start Selected passage

# €100 interest back on €6000



## Olly64 (5 Apr 2007)

I have just received interest of €100 on €6000 for one year in the AIB internet regular saving account, it says annual return of 4.25% which should yeild €255, i had no withdrawals, should i contact the bank or is this correct, is there a better place for my €6000?


----------



## Howitzer (5 Apr 2007)

This is a common misconception with regular savings accounts. Assuming you've made 12 deposits into this account over the course of a year at monthly intervals then only the first monthly deposit attracts interest of 4.25%. The next one attracts interest of 11/12 ths of 4.25%, and so on. On average your payments receive interest of 4.25% / 2 = 2.125%.

Interest owed = 127.5

Also I suspect the interest rate at the start of the year WASN'T 4.25%, it was closer to 3% since the ECB has been raising rates over the course of the last year. This explains why you got 100 instead of ~127.


----------



## demoivre (5 Apr 2007)

If it was a regular savings account you wouldn't have had the 6k on deposit for the full year though - how much were you saving each month?


----------



## asdfg (5 Apr 2007)

> Interest owed = 127.5


 
Less Dirt @ 20%


----------



## Howitzer (5 Apr 2007)

asdfg said:


> Less Dirt @ 20%


 
Bingo.


----------



## ClubMan (5 Apr 2007)

As per _Howitzer's _post above use this calculator to see what actual interest you will earn on regular savings to an account offering a specific _CAR_.


----------



## oldtimer (5 Apr 2007)

I received mine also, €90 on a slightly lower amount, and when I saw it was very disappointed. Worked it out (quite difficult) and it appears to be correct. Howitzer is correct - must bear in mind the 1/12 calculation and interest was lower. You are calculating it as if the whole €6000 was on deposit for full 12 months @ 4.50% and you are also forgetting DIRT. Also remember these personal plan accounts pay the interest *twice* a year in April *and October*. To answer Demoivre, I presume it is a personal saving plan account with AIB i.e. up to €1000 per month for 5 years with bonus interest if withdrawals within terms and conditions. It sounds like a regular saver account but is not. Best to leave it alone - it is now earning 4.50% and if you keep within the withdrawal guidelines you will earn an added interest bonus. You will notice quite an increase with next dividend in October.


----------



## ClubMan (5 Apr 2007)

oldtimer said:


> Best to leave it alone - it is now earning 4.50% and if you keep within the withdrawal guidelines you will earn an added interest bonus.


You can get 5% gross _CAR _on demand deposits up to €10K with _Rabo_ with no strings attached.


----------



## Olly64 (5 Apr 2007)

thanks lads and lasses, that explains it, i suppose id better leave it there, i was saving different amounts each month but it never dawned on me that its only calulated on what was in it from the start and so on and so on.


----------



## oldtimer (5 Apr 2007)

Clubman is correct but bear in mind the positive side of this account. In the first year, if withdrawals kept to two, the interest is 4.50% plus 10% of that = 4.95%. In second year the added bonus is 20% of interest rate and so on to year 5 when interest bonus is 50% of rate at that time. Now that poster has started and assuming intends to continue I think it better to stay with this account.

end Selected passage

> What to do:
Set down, word for word, the stretch of the savings-interest thread from "## demoivre (5" through "asdfg (5 Apr 2007)". The rows that come after the savings-interest thread are separate material unrelated to it.

start Records shown

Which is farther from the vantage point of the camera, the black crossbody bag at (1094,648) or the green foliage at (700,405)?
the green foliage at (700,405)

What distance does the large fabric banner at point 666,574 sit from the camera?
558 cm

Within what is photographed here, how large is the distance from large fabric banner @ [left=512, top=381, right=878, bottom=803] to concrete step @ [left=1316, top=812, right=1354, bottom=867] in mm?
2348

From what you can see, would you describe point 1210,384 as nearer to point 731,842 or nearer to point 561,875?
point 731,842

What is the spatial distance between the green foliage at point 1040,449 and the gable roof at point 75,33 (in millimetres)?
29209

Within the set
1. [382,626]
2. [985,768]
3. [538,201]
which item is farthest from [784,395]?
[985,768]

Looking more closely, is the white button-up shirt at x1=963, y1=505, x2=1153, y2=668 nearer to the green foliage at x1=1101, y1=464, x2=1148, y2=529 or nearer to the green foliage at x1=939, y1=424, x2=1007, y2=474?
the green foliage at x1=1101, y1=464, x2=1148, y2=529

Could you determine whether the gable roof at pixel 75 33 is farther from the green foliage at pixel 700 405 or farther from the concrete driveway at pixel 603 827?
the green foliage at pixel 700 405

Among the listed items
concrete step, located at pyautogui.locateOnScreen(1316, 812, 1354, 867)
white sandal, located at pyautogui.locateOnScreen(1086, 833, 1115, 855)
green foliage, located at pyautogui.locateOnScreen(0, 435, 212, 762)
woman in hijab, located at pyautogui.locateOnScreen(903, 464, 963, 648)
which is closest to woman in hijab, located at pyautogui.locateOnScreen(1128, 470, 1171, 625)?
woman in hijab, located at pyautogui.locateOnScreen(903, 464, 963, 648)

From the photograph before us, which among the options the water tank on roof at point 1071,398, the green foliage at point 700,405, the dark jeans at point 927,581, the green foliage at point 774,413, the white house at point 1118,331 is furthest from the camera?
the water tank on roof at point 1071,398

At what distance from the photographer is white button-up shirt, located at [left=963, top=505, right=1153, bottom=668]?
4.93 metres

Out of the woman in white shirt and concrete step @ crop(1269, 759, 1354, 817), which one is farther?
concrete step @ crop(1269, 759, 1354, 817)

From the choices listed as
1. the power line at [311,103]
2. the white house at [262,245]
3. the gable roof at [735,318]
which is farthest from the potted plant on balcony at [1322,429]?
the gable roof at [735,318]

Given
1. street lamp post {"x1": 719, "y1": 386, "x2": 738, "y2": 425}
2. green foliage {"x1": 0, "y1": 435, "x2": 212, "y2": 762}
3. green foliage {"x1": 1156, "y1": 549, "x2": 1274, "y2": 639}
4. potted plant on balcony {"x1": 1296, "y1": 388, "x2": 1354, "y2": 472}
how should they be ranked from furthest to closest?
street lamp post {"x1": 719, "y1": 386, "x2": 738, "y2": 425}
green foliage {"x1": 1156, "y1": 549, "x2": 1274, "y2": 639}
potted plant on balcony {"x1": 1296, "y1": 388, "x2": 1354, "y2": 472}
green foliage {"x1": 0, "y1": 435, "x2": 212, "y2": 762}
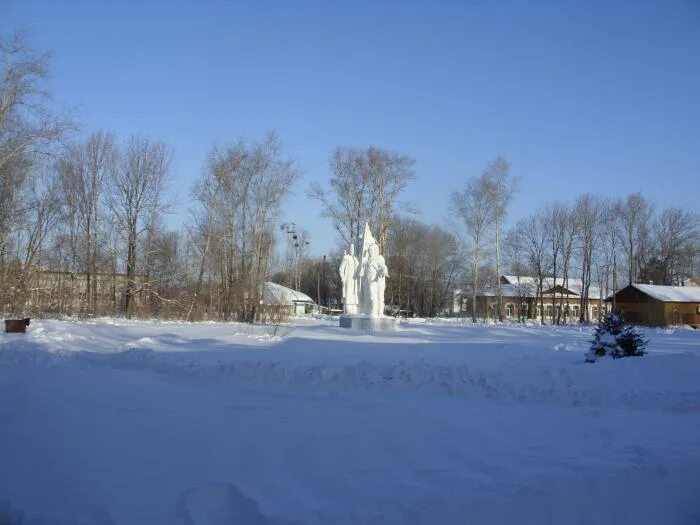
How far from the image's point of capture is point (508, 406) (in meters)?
9.17

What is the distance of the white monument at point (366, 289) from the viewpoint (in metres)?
23.8

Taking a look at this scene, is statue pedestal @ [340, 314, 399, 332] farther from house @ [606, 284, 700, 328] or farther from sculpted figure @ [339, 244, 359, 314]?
house @ [606, 284, 700, 328]

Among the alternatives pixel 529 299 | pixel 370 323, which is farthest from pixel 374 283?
pixel 529 299

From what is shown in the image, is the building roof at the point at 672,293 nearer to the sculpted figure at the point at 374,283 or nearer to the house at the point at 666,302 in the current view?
the house at the point at 666,302

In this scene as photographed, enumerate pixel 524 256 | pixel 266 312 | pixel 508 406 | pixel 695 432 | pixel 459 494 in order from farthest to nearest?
pixel 524 256
pixel 266 312
pixel 508 406
pixel 695 432
pixel 459 494

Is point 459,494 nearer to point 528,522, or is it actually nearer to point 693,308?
point 528,522

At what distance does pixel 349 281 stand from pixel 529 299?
43.3m

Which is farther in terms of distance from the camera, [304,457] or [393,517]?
[304,457]

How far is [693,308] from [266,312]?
122 feet

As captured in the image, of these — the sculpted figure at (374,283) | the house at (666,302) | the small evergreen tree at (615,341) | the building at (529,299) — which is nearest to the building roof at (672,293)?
the house at (666,302)

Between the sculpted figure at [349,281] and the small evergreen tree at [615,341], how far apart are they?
14164 millimetres

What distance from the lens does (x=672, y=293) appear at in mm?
46719

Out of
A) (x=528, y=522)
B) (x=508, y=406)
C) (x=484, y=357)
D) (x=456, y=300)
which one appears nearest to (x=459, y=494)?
(x=528, y=522)

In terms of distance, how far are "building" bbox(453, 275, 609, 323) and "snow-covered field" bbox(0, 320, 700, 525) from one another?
4607 cm
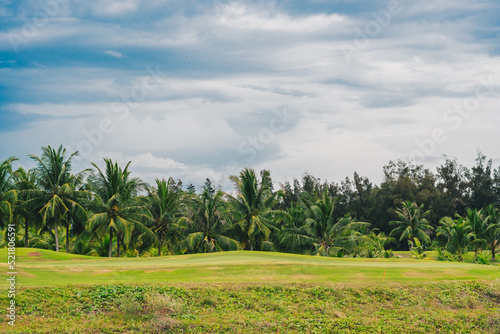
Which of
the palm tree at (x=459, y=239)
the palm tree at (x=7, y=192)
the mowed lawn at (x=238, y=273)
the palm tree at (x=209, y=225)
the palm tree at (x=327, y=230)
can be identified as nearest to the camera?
the mowed lawn at (x=238, y=273)

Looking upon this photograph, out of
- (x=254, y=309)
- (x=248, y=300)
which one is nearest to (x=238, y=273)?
(x=248, y=300)

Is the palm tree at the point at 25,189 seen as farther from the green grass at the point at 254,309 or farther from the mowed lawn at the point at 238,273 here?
the green grass at the point at 254,309

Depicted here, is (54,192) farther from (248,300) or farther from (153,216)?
(248,300)

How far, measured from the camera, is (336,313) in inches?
616

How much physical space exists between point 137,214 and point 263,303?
25725mm

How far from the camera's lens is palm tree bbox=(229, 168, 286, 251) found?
4094 centimetres

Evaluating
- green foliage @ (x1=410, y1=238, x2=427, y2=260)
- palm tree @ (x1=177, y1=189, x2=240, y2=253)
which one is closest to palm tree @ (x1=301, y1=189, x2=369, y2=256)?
palm tree @ (x1=177, y1=189, x2=240, y2=253)

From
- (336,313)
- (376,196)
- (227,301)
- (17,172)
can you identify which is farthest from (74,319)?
(376,196)

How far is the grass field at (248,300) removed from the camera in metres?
13.9

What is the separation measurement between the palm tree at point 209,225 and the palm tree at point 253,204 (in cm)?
141

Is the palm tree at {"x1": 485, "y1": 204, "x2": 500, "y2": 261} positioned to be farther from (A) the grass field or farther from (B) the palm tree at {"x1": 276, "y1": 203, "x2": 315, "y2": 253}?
A: (A) the grass field

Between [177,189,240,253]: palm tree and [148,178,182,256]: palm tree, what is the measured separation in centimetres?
203

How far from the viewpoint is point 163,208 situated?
42.7 m

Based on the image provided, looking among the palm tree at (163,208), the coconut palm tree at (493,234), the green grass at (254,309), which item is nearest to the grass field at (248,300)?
the green grass at (254,309)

end Records shown

> Answer to the problem:
## demoivre (5 Apr 2007)

If it was a regular savings account you wouldn't have had the 6k on deposit for the full year though - how much were you saving each month?


----------



## asdfg (5 Apr 2007)